The authors abstract the overlay network as a directed graph G = {V,E} where V denotes the peer set, including the source node, and E denotes the link set. 

the authors construct the Markovian plane to be an undirected graph with a self-loop connection at each node so that peers are possible to keep walkers without forwarding to others. 

The authors can see that the curve presents an impulse with a heavy tail, which means that in the formed overlay topology most participating peers have roughly identical capacity per out-degree value. 

the investigated node has a node index of 1,000 and performs the same behaviors as other peers with the exception that it has an infinitely large life time and never departs from the network. 

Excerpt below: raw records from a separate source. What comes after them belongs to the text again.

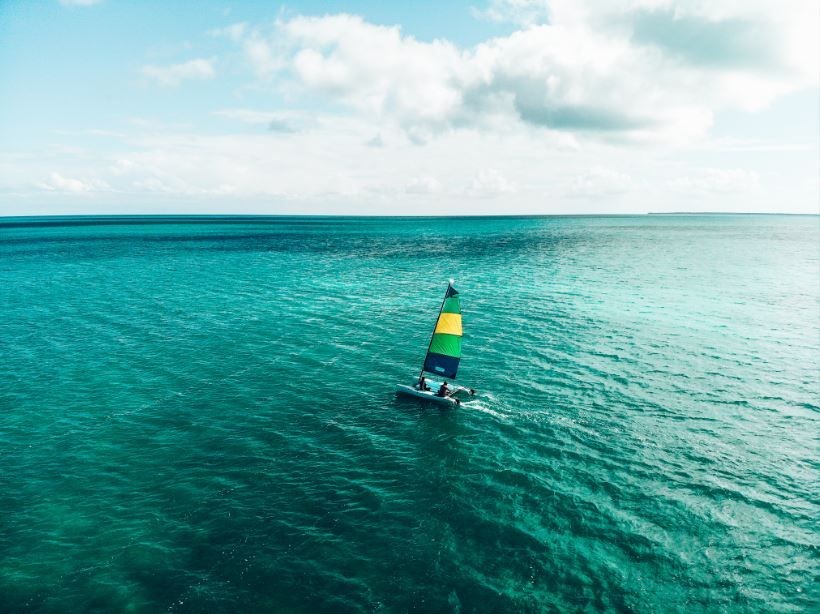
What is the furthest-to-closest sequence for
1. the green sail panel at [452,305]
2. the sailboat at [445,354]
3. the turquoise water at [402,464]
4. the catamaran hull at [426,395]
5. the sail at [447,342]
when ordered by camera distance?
1. the sail at [447,342]
2. the sailboat at [445,354]
3. the green sail panel at [452,305]
4. the catamaran hull at [426,395]
5. the turquoise water at [402,464]

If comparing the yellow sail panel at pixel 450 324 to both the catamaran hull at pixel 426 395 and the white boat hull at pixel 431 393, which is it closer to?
the white boat hull at pixel 431 393

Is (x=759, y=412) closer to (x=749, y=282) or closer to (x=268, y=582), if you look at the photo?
(x=268, y=582)

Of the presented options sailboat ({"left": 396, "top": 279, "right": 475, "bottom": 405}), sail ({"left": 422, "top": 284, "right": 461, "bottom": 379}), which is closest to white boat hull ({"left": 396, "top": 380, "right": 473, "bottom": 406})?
sailboat ({"left": 396, "top": 279, "right": 475, "bottom": 405})

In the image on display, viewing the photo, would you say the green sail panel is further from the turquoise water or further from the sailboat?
the turquoise water

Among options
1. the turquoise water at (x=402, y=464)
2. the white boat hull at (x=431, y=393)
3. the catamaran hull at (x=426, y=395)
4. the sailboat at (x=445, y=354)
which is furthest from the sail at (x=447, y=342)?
the turquoise water at (x=402, y=464)

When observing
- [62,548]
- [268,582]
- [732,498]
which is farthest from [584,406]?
[62,548]

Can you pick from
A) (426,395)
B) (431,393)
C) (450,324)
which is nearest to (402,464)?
(426,395)

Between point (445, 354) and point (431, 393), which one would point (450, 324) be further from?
point (431, 393)

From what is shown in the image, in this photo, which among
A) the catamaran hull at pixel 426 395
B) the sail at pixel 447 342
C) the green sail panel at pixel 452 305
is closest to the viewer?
the catamaran hull at pixel 426 395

The downloading rate of each peer can becomputed by summing up all its parent nodes’ capacity per out-degree values due to the feature of link-level homogeneity. 

After the random walk process converges, the walker will stay at a node according to the steady-state probability of the Markov chain and therefore finishes the selection. 

In this state, the downloading rate of each peer i converges asdi = δ×m, ∀i ∈V (5)Using their link-level homogeneity overlay, the authors show that in the formed network, all the peers converge to the identicalbandwidth per out-degree. 

As the capacity per out-degree values of the newly joined peers converge, the downloading rate of these nodes will also converge. 

As the authors can see that with λ increasing the out-degree of the investigated node can adapt to the change of capacity much faster, and the simulation results match their analysis in Eqn (4).